Corrupción, pobreza, desintegración familiar, abandono y mala presentación del evangelio.
Ironías de una mañana de sábado
Como otras tantas veces voy hacia el Parque Libertad de Santa Ana. Temprano el lugar es fresco y tranquilo. No sé si vengo aquí para que me lustren los zapatos o por disfrutar del ambiente. Don Octavio es un viejecito que, según me ha contado, lleva treinta años lustrando zapatos. Es delgado, sin dientes, encanecido y usa lentes muy oscuros que impiden verle los ojos.Me ha contado que vive en total pobreza en una casucha hecha de plásticos y madera. Su mujer vende fruta de temporada en un canasto minúsculo a unos pocos pasos. Ambos reflejan pobreza en su forma de vestir. Tuvieron hijos, pero ellos han formado ya sus hogares y parece que eso les da la idea de que han quedado exentos de responsabilidades hacia sus padres.
Este parque no parece ser el centro de una ciudad. Casi no hay ruido, solamente las voces de dos evangélicos que desde el kiosco le predican a nadie. Cuando uno termina de cantar presenta al otro, el hermano Manuel, que es quien trae el mensaje. Con megáfono al hombro Manuel comienza una predicación que lucha por apegar a un versículo que encontró en la Primera carta de Juan. No rompen la calma del lugar.
A mis espaldas se encuentran las palomas que adornan el atrio de Catedral. Lo que para los visitantes y los fotógrafos es un atractivo, para el inconcluso edificio católico es un problema de conservación. A mi derecha se encuentra el Teatro de Santa Ana. En condiciones bastante buenas. Durante más de dos décadas un grupo de ciudadanos hicimos fuerza para restaurar el edificio y sus muebles después de haber pasado por abandono, cine, circo y feria del dulce en las fiestas de la ciudad. Ahora el Teatro luce renovado y es objeto de atracción turística.
Por cambios en las políticas hace un par de años nos invitaron a salir del Teatro. Nuevas ideas y propuestas se iban a implementar. Y en el ir y venir de las ideas se olvidaron que en diciembre de 2009 este edificio cumplió 100 años. La efemérides pasó sin sobresaltos. Sin celebraciones, sin planes para el centenario. ¡Habíamos esperado tanto esa fecha! Pero ahora ya no tengo ganas de esperar otros cien años.
Sobre todo porque esta mañana es tan tranquila que, con todo y megáfono, el silencio hace que el tiempo pase más despacio. ¿Será por ello que el reloj del Palacio Municipal se ha detenido? Lleva varios años anunciando que faltan cinco para las siete. Por cierto, si la Alcaldía de Santa Ana fuera una empresa ya habría cerrado. Se encuentra quebrada e hipotecada.
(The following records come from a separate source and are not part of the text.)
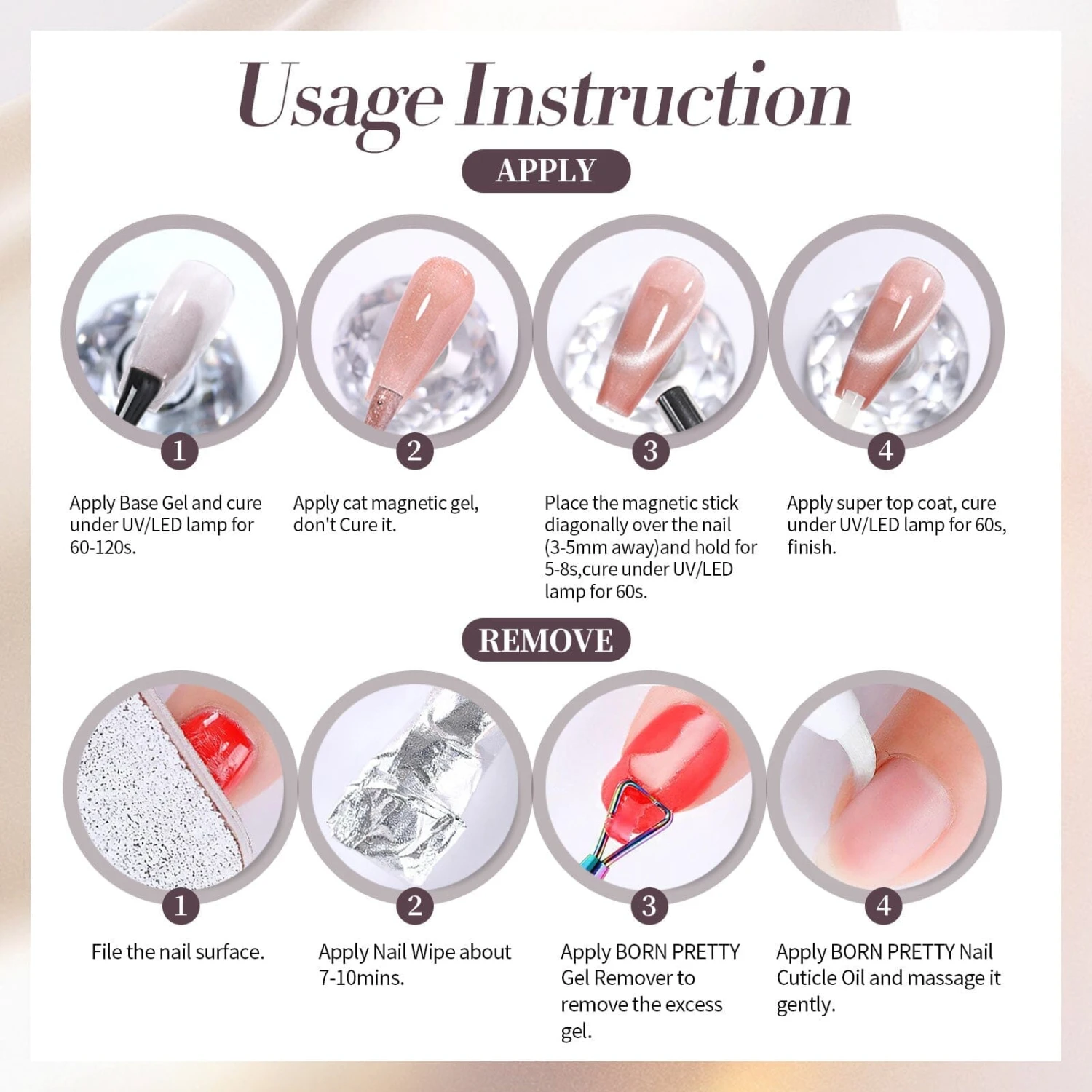 Usage Instruction

APPLY

1

Apply Base Gel and cure under UV/LED lamp for 60-120s.

2

Apply cat magnetic gel, don't Cure it.

3

Place the magnetic stick diagonally over the nail (3-5mm away)and hold for 5-8s,cure under UV/LED lamp for 60s.

4

Apply super top coat, cure under UV/LED lamp for 60s, finish.

REMOVE

1

File the nail surface.

2

Apply Nail Wipe about 7-10mins.

3

Apply BORN PRETTY Gel Remover to remove the excess gel.

4

Apply BORN PRETTY Nail Cuticle Oil and massage it gently.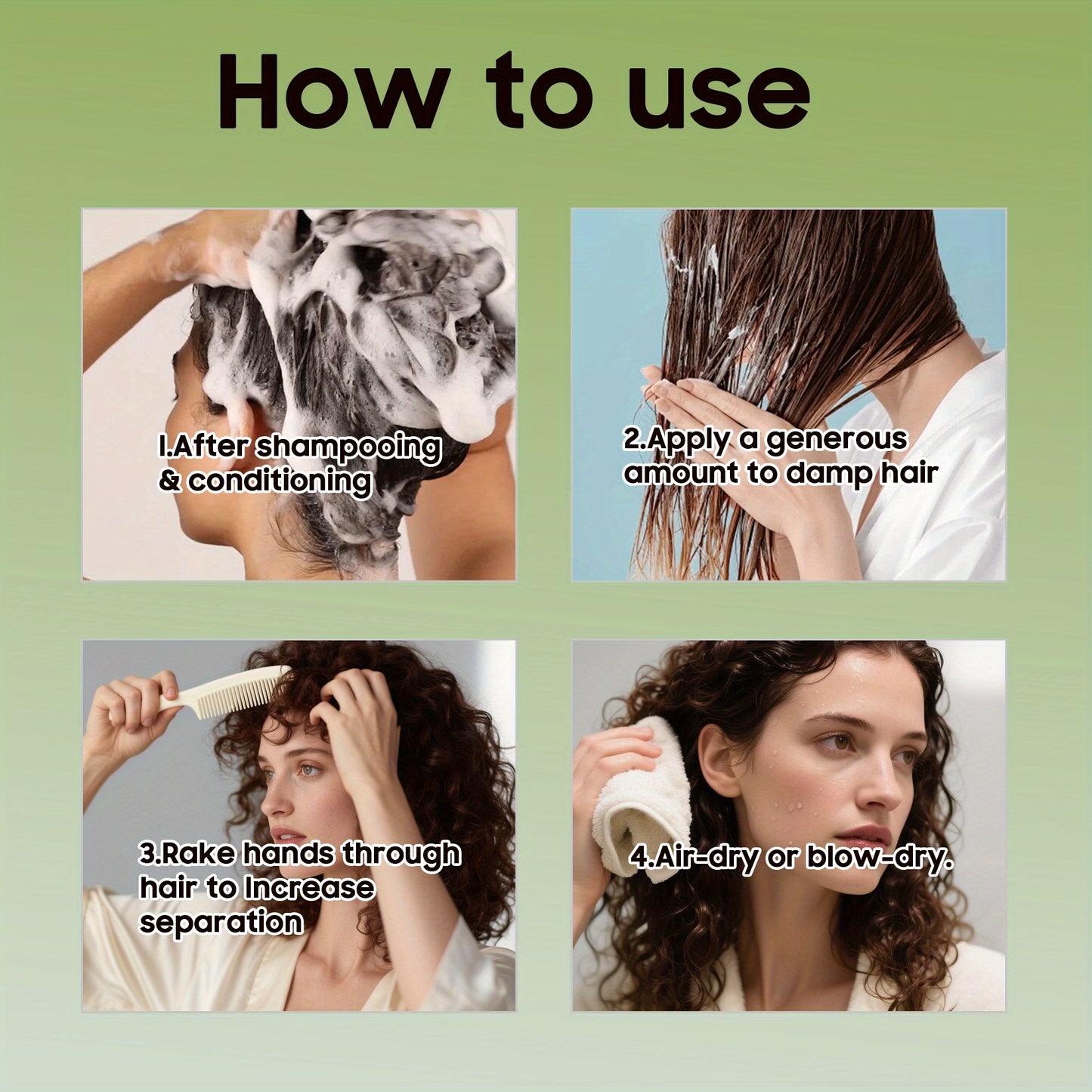 How to use

I.After shampooing & conditioning

2.Apply a generous amount to damp hair

3.Rake hands through hair to Increase separation

4.Air-dry or blow-dry.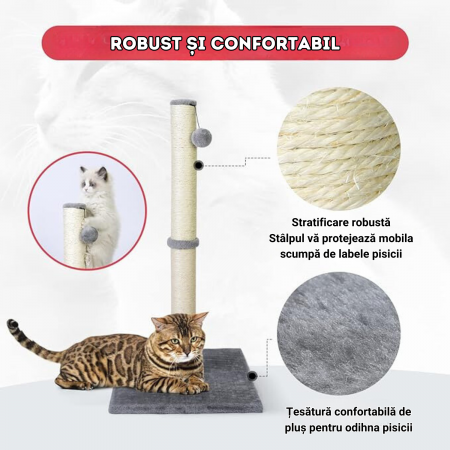 ROBUST ȘI CONFORTABIL

Stratificare robustă
Stâlpul vă protejează mobila scumpă de labele pisicii

Țesătură confortabilă de pluș pentru odihna pisicii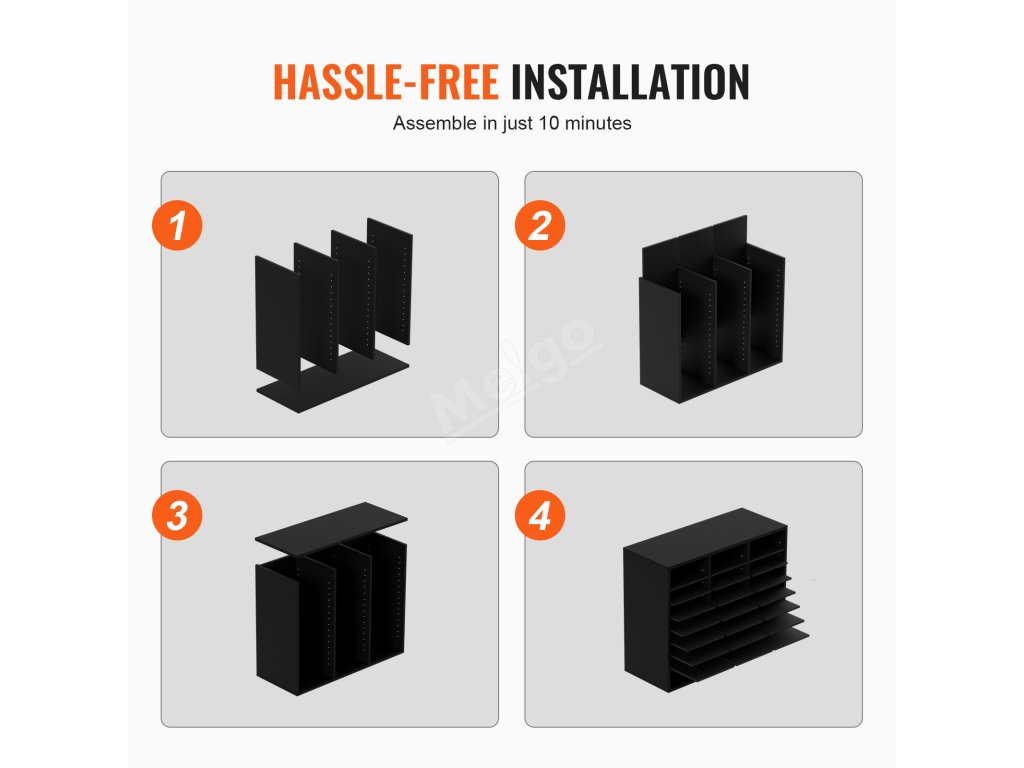 HASSLE-FREE INSTALLATION

Assemble in just 10 minutes

1

2

Melgo

3

4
Hace unos tres años la Fiscalía secuestró los controles contables y, con este reloj que no avanza, el silencio se comió al tiempo. Y en silencio, aquí se pagan los impuestos más altos del país.
Don Octavio ha finalizado y está agradecido por haber hecho conmigo el nombre de Dios. Paso frente al kiosco, esfuerzo de otros ciudadanos que ya ratos no veo. Pero los del Teatro, ahora seguimos de necios frente al parque en el Centro de Artes de Occidente.
Hacia allí me dirijo para ver cómo van las cosas. Mientras el hermano Manuel anuncia a nadie por cuarta vez que ahora sí termina. Después de todo, es mucho más fácil gritarle el evangelio a las personas desde la distancia que mostrárselos en el diario vivir.